Reading text:
[Start of section]
Interpretation: You can see how some of the areas that had extreme endemic status of NTD infection being classed as High-High cluster in most parts of Denguele and Lacs, as well as small pockets of communities in Savanes and Sassandra-Marahoue and Lagunes.

Let us now find which of these clusters are statistically significant, we create a final label to define clusters that are significant based on the p-value 0.05:

# MAP 2: VERSION WITH SIGNIFICANCE
# create indicator for cluster map with statistical significance
CIV_Agg_NTD_ADMIN4$Sig_ID <- NA
CIV_Agg_NTD_ADMIN4$Sig_ID[CIV_Agg_NTD_ADMIN4$scale_positive > 0 & CIV_Agg_NTD_ADMIN4$scale_lag_positive > 0 & local_moran_CIV_NTD[,5] < 0.05] <- 1
CIV_Agg_NTD_ADMIN4$Sig_ID[CIV_Agg_NTD_ADMIN4$scale_positive > 0 & CIV_Agg_NTD_ADMIN4$scale_lag_positive < 0 & local_moran_CIV_NTD[,5] < 0.05] <- 2
CIV_Agg_NTD_ADMIN4$Sig_ID[CIV_Agg_NTD_ADMIN4$scale_positive < 0 & CIV_Agg_NTD_ADMIN4$scale_lag_positive > 0 & local_moran_CIV_NTD[,5] < 0.05] <- 3
CIV_Agg_NTD_ADMIN4$Sig_ID[CIV_Agg_NTD_ADMIN4$scale_positive < 0 & CIV_Agg_NTD_ADMIN4$scale_lag_positive < 0 & local_moran_CIV_NTD[,5] < 0.05] <- 4
CIV_Agg_NTD_ADMIN4$Sig_ID[local_moran_CIV_NTD[,5] >= 0.05] <- 5
# note what was categorised
table(CIV_Agg_NTD_ADMIN4$Sig_ID)
[End of section]
What to work on:
1. In the NTD cluster walkthrough, why does the code give each area a Sig_ID value, and what separates the value 5 from the values 1 through 4? Answer in one to three sentences.
2. Go on with the NTD cluster walkthrough, picking up after its final line of code.

Material shown:
[Start of section]
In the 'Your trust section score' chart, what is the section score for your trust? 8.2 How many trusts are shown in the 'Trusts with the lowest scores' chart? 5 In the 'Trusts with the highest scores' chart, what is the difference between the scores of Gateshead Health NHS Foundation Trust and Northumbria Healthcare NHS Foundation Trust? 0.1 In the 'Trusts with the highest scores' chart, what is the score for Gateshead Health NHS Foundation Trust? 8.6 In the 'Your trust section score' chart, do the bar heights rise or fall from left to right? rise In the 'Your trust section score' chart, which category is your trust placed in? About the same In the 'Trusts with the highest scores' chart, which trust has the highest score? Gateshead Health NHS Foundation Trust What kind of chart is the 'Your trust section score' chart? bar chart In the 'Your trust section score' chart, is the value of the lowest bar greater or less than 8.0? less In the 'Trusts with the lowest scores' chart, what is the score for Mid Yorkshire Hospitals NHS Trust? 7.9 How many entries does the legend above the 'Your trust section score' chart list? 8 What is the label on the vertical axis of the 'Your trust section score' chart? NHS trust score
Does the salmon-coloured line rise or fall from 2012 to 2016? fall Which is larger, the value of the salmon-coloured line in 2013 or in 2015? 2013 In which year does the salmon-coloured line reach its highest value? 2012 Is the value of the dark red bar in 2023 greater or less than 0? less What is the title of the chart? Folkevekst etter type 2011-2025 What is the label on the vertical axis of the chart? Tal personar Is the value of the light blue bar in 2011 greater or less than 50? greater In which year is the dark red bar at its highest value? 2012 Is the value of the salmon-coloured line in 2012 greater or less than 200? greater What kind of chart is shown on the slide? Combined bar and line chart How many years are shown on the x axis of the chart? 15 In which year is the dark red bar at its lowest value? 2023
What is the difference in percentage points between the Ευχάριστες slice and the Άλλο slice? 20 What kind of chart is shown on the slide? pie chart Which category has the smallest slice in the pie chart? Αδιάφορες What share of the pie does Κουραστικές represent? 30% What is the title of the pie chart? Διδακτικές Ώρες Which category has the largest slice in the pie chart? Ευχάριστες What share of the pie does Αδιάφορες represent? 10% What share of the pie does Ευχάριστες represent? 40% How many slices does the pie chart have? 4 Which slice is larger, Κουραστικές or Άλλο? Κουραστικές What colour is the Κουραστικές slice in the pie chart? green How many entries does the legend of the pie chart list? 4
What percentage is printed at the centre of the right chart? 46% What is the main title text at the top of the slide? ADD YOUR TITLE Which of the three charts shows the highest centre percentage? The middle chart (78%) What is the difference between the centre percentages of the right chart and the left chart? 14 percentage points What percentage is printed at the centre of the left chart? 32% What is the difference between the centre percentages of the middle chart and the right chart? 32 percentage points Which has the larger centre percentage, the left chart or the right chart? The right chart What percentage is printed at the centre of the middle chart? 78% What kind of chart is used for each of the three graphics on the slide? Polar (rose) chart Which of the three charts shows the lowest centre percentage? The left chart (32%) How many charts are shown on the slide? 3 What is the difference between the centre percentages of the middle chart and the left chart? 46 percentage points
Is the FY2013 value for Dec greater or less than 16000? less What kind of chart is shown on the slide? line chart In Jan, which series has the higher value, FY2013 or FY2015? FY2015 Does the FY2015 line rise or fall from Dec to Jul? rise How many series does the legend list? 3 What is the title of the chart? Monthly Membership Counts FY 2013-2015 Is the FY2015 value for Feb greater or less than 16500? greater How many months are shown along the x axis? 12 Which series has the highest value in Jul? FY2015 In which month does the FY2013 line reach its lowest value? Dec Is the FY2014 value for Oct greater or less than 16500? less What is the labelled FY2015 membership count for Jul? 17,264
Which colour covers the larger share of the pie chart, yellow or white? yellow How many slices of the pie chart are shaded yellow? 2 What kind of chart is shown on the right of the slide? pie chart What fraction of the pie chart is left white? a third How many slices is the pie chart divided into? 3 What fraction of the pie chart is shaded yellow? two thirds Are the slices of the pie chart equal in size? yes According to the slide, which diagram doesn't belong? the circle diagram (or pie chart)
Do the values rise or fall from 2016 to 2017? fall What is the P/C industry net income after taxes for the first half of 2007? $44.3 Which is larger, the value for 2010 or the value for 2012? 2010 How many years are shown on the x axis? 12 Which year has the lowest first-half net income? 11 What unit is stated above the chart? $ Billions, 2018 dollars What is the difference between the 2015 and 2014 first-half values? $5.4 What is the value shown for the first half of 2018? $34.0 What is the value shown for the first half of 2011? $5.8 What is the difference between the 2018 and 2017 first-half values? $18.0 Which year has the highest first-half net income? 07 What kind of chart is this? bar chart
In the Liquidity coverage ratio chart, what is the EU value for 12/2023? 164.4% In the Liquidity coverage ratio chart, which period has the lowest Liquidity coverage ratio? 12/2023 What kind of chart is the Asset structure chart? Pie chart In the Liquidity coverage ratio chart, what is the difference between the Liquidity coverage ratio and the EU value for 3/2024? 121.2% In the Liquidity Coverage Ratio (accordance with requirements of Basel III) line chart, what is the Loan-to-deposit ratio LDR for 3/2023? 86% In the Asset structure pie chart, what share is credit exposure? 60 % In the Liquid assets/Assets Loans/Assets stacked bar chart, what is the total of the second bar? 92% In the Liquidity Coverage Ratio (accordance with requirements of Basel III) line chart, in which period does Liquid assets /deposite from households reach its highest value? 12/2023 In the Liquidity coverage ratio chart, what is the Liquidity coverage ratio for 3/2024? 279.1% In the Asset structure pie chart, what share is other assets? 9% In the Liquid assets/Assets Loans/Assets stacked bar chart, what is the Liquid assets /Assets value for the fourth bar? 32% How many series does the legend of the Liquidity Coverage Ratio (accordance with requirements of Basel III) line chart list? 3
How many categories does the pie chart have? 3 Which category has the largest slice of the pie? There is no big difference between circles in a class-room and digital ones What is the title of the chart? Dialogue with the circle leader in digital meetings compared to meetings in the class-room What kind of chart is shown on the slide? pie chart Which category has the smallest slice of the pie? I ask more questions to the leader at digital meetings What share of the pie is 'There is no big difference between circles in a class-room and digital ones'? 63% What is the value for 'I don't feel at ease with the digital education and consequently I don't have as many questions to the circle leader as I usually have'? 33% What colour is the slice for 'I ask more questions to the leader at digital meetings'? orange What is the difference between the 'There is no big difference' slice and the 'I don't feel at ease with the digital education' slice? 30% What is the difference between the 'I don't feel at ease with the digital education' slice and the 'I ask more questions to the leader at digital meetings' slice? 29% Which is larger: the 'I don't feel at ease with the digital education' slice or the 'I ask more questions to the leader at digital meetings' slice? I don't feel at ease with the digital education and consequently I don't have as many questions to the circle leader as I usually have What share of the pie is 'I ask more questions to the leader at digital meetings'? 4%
[End of section]
Your written answers:
1. The walkthrough says its aim is to find which clusters are statistically significant, so it builds a final label using a p-value cutoff of 0.05. Areas whose value in column 5 of local_moran_CIV_NTD is below 0.05 get 1 to 4, depending on the signs of scale_positive and scale_lag_positive. Areas at or above 0.05 get 5.

2.
Now let’s see how the significant clusters are arranged spatially.

# MAP 2
tm_shape(CIV_Agg_NTD_ADMIN4) + 
    tm_polygons(
        fill = "Sig_ID",
        fill.scale = tm_scale_categorical(values = c("#f46d43", "#deebf7", "white"), 
            labels = c("HH", "LH", "Not Significant")),
        fill.legend = tm_legend(title = "NTD Cluster Map: Significance", frame = FALSE, position = tm_pos_out()),
        fill_alpha = 1, col_alpha = 0.5, col = "black", lwd = 0.5) +
    tm_shape(CIV_ADMIN1) + tm_text("NAME_1") +
    tm_polygons(fill_alpha = 0, col_alpha = 1, col = "black", lwd = 2) +
    tm_compass(type = "arrow", position = c("right", "top")) +
    tm_scalebar(position = c("right", "bottom"))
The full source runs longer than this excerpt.